One approach that can turn a nightmare project into a manageable task is a master document strategy. A master document strategy relies on a central repository of information and data, along with document templates that are linked to the repository. The templates can be used throughout the organization for various purposes.
The goal of a master document strategy is to minimize the number of templates and streamline maintenance as much as possible. Without master document templates, companies must update hundreds or thousands of documents strewn among the company’s servers and hard drives. Projects like this can take months and may not catch every version of every document that needs updating.
Document management systems such as DocOrigin, powered by Business Communications Center enable a master document strategy. When an event such as a merger or acquisition takes place, the organization can update all their documents with new logos, addresses, websites, signatures, and other elements in a matter of hours.
What to Consider
The first step in executing a master document strategy is determining the project’s scope. Create a list of all the documents your company uses. Omit nothing. Include bills, statements, labels, forms, claims, lead-generation documents, customer outreach, and so on. Make a second list of marketing and branding elements such as logos, color themes, tag lines, images, corporate signatures, and other graphics. These elements are usually present in many documents across the enterprise.
Next, begin comparing, merging, and purging. Decide what data and graphics the new, merged entity needs, and how many templates you must create or update to fit the new corporate direction. Look for instances where you can combine multiple versions of documents, using variables in the data to call in text blocks or other elements according to conditions in the data.

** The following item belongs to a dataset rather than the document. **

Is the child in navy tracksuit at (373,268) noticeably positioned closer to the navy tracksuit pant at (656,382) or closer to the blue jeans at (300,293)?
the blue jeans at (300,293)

A template is essentially an architecture or layout into which you can place text, logos, addresses, titles, signatures, tag lines, phone numbers, marketing messages, or other variable elements. Avoid hard-coding these elements into templates. Instead, insert a placeholder or tag that links to elements stored in the organization’s central repository. Logos, signatures, and tag lines work well as variable data.
DocOrigin can even insert large blocks of text into a document, from a few paragraphs to hundreds of pages. Items like terms and conditions can be called in conditionally based on rules or values found in the raw data. These text blocks can themselves feature variables that are resolved with customer-specific data as the documents are composed. Using this method allows lengthy pieces of content to be created and quality-checked by business users, eliminating the need to engage IT teams.
Also pay attention to how documents will be output, whether it be print, a website, smart device, a pdf, or other platform. Delivery channels can affect decisions about how to construct master document templates. Documents can be placed in a portal or DocOrigin can send emails with links for self-service or mailed.
Benefits of a Master Document Strategy
Efficiency and Time Savings — Without a master document plan, organizations must update or change all their documents manually. Events such as a brand refresh, mergers, or acquisitions, can trigger a need to change colors, taglines, logos, or website references across the entire enterprise. Manually changing documents one at a time is a cumbersome task that can consume hundreds of hours with no guarantee of 100% successful results.
Consistency and Accuracy — Employees can’t mistakenly include outdated elements in documents when using master document templates since the documents will populate fields with approved text or graphics. Master document templates eliminate errors resulting from employees mistakenly copying obsolete material and pasting it into a new document.
Software for creating and composing document templates have become quite sophisticated in recent years. Even though merging two corporate enterprises together is daunting, with intelligent preparation, organizations can handle merger-prompted document updates quickly and efficiently. Master document templates may reduce design time by up to 60% and reduce long term maintenance by even more.